====== PROVIDED DATA

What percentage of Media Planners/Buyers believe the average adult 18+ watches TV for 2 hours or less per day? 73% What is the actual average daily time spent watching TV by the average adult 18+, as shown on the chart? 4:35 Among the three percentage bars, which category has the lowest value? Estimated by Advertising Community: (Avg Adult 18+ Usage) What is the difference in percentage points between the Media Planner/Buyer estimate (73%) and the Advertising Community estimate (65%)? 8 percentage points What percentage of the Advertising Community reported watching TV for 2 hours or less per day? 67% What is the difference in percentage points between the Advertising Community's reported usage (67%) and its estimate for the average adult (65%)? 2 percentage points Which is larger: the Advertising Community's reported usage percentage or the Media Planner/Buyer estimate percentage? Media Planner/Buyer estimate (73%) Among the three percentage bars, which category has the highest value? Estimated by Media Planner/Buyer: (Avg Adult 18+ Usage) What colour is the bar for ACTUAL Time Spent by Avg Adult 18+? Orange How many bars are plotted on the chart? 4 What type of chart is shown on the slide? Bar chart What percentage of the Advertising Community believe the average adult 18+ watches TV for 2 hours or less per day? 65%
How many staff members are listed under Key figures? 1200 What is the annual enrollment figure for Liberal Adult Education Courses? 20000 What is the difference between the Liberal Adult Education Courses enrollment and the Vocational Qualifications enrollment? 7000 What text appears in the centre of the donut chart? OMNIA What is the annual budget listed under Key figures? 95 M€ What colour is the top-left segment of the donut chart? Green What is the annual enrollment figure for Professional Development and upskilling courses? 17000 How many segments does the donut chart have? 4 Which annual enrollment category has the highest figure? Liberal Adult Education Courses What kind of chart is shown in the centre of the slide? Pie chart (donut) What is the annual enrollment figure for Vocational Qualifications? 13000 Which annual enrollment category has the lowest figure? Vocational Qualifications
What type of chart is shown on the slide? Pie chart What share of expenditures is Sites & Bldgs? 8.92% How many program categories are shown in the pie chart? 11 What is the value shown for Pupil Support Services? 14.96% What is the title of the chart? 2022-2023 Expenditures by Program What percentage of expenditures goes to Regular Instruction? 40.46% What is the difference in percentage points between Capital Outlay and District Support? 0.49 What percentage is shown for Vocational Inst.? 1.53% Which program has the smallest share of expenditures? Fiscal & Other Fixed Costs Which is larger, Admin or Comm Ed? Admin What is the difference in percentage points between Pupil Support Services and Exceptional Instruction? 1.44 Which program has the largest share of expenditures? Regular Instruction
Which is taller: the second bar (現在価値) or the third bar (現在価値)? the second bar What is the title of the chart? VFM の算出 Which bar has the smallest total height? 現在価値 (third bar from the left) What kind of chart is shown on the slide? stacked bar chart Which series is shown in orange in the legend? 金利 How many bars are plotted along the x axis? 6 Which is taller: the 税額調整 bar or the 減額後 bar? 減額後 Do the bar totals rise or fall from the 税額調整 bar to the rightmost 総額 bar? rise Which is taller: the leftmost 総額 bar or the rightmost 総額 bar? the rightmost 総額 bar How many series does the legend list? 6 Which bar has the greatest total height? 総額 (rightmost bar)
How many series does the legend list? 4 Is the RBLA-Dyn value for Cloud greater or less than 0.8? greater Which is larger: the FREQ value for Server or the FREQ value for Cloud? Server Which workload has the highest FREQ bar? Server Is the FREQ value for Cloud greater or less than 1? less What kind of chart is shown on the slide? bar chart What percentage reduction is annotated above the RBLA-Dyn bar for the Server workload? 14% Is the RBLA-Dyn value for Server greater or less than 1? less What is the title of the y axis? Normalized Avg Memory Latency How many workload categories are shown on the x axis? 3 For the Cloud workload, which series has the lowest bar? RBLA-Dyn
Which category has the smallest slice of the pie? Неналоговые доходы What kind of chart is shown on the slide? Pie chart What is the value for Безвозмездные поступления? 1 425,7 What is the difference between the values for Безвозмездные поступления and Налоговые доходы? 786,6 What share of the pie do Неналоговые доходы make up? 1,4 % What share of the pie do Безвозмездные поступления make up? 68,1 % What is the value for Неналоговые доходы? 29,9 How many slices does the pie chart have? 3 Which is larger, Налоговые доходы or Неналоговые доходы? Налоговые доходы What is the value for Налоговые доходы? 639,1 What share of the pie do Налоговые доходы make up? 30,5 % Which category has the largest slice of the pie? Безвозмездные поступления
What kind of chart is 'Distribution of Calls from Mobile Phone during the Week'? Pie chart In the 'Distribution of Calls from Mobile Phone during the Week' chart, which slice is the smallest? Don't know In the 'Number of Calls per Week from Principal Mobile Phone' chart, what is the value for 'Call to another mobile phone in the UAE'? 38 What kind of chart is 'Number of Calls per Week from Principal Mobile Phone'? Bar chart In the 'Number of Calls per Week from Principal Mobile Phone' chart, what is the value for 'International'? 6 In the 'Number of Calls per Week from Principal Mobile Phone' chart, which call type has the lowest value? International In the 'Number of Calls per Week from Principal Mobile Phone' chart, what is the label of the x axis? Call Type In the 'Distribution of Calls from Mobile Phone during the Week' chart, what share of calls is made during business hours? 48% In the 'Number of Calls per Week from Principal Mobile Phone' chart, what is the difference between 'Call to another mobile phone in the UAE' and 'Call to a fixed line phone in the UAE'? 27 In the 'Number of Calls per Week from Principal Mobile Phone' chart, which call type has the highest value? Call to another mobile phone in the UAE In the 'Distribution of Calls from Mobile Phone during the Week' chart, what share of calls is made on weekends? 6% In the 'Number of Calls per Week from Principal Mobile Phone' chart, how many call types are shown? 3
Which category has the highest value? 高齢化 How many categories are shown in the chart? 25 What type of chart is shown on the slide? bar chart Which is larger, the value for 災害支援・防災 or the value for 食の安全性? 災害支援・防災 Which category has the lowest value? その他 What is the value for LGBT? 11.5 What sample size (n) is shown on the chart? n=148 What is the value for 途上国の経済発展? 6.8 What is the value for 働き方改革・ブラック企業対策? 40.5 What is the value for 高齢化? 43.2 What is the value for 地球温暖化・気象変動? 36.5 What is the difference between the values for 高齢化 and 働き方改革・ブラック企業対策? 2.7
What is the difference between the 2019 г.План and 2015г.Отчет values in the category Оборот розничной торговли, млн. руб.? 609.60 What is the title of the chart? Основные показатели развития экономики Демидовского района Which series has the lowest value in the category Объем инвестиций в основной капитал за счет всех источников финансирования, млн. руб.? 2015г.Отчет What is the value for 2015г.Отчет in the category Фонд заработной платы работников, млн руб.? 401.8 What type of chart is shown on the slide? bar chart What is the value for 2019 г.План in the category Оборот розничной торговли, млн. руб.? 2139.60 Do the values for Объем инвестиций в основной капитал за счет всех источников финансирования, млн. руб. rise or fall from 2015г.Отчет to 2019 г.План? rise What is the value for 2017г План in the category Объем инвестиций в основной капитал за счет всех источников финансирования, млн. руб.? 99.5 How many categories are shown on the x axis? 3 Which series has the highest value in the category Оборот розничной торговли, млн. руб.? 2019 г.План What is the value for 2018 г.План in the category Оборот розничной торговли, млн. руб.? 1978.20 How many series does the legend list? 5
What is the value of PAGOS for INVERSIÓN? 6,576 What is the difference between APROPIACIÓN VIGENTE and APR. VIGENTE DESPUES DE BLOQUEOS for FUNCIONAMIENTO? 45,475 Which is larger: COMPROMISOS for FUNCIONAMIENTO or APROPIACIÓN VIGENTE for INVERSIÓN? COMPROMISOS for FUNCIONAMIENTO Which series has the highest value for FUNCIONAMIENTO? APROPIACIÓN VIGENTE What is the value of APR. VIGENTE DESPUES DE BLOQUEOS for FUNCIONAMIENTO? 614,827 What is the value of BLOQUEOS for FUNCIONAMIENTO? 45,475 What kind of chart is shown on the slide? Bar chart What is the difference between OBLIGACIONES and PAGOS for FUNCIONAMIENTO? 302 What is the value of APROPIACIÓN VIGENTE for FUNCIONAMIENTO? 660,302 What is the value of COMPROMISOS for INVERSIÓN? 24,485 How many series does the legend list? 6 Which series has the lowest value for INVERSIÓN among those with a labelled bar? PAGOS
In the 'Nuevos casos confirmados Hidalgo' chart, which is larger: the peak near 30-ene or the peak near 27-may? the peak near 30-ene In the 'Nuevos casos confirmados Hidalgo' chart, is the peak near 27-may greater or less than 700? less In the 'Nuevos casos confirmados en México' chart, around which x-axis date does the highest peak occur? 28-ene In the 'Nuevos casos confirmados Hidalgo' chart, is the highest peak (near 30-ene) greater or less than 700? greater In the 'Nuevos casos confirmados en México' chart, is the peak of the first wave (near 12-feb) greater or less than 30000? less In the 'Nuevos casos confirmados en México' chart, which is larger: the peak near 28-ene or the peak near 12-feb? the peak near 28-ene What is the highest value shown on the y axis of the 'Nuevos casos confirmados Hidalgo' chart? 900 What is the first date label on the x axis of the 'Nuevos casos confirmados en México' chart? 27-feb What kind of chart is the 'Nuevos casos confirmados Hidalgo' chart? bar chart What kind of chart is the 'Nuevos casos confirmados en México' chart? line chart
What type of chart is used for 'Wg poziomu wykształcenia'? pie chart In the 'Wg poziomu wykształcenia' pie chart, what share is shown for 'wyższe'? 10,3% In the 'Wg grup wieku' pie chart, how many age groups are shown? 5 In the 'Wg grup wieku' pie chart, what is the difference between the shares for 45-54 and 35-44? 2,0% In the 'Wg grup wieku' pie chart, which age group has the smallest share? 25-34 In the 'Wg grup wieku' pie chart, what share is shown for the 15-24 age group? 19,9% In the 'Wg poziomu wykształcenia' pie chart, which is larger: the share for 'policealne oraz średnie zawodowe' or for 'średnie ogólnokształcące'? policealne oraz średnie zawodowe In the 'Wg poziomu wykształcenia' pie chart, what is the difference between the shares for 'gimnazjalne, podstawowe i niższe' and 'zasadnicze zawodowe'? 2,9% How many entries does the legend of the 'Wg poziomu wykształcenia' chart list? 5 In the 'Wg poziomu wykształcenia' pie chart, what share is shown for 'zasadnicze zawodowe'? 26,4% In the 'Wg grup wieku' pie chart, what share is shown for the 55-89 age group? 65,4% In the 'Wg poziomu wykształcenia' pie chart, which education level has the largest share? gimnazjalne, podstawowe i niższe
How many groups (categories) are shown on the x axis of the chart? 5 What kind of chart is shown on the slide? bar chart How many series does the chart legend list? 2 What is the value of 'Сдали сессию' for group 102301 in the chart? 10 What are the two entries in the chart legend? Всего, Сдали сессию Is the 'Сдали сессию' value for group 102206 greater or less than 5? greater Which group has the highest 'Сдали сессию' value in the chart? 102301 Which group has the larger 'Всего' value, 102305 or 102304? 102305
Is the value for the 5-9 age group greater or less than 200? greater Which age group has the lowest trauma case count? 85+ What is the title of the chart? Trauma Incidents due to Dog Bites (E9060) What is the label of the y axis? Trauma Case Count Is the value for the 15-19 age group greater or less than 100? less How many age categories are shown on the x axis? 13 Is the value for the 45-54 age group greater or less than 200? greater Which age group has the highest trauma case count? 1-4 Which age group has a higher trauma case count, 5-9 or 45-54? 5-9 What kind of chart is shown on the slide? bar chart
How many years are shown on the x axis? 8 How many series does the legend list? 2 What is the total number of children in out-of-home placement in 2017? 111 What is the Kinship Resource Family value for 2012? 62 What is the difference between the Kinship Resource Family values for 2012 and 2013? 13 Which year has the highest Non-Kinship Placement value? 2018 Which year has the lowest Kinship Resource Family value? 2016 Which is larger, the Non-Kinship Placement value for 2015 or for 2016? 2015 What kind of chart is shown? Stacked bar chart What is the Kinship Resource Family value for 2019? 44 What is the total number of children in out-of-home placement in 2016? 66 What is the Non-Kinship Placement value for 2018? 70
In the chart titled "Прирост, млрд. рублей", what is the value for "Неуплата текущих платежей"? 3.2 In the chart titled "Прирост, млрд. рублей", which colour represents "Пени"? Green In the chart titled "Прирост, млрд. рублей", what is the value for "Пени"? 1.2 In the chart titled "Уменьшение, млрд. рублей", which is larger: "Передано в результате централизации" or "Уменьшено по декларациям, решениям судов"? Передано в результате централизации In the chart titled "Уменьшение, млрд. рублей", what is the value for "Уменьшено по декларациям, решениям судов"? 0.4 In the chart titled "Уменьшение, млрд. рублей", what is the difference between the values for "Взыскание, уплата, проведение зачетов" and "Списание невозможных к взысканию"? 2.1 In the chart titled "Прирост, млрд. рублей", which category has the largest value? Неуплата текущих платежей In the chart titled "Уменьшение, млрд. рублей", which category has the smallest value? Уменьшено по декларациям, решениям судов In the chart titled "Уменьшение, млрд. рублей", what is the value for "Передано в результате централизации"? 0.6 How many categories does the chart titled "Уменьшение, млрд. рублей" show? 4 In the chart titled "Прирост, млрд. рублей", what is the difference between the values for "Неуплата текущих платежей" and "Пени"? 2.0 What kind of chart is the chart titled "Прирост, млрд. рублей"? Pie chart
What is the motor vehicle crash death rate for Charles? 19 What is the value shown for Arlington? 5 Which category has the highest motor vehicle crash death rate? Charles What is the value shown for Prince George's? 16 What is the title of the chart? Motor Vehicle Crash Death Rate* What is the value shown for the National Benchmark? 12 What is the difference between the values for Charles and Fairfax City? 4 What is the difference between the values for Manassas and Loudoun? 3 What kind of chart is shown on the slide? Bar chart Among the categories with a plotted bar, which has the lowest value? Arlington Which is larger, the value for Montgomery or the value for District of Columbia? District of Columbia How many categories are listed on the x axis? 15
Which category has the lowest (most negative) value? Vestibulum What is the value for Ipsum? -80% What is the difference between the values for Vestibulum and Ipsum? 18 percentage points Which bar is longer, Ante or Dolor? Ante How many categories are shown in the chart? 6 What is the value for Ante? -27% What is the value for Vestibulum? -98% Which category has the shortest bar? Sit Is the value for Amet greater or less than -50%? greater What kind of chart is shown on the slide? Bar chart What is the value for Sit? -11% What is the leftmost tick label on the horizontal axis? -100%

============

### WORK ITEM
Repeat the listing word for word, starting at its first line and ending at the line that contains "How many staff".

### SOLVED EXERCISE
What percentage of Media Planners/Buyers believe the average adult 18+ watches TV for 2 hours or less per day? 73% What is the actual average daily time spent watching TV by the average adult 18+, as shown on the chart? 4:35 Among the three percentage bars, which category has the lowest value? Estimated by Advertising Community: (Avg Adult 18+ Usage) What is the difference in percentage points between the Media Planner/Buyer estimate (73%) and the Advertising Community estimate (65%)? 8 percentage points What percentage of the Advertising Community reported watching TV for 2 hours or less per day? 67% What is the difference in percentage points between the Advertising Community's reported usage (67%) and its estimate for the average adult (65%)? 2 percentage points Which is larger: the Advertising Community's reported usage percentage or the Media Planner/Buyer estimate percentage? Media Planner/Buyer estimate (73%) Among the three percentage bars, which category has the highest value? Estimated by Media Planner/Buyer: (Avg Adult 18+ Usage) What colour is the bar for ACTUAL Time Spent by Avg Adult 18+? Orange How many bars are plotted on the chart? 4 What type of chart is shown on the slide? Bar chart What percentage of the Advertising Community believe the average adult 18+ watches TV for 2 hours or less per day? 65%
How many staff members are listed under Key figures? 1200 What is the annual enrollment figure for Liberal Adult Education Courses? 20000 What is the difference between the Liberal Adult Education Courses enrollment and the Vocational Qualifications enrollment? 7000 What text appears in the centre of the donut chart? OMNIA What is the annual budget listed under Key figures? 95 M€ What colour is the top-left segment of the donut chart? Green What is the annual enrollment figure for Professional Development and upskilling courses? 17000 How many segments does the donut chart have? 4 Which annual enrollment category has the highest figure? Liberal Adult Education Courses What kind of chart is shown in the centre of the slide? Pie chart (donut) What is the annual enrollment figure for Vocational Qualifications? 13000 Which annual enrollment category has the lowest figure? Vocational Qualifications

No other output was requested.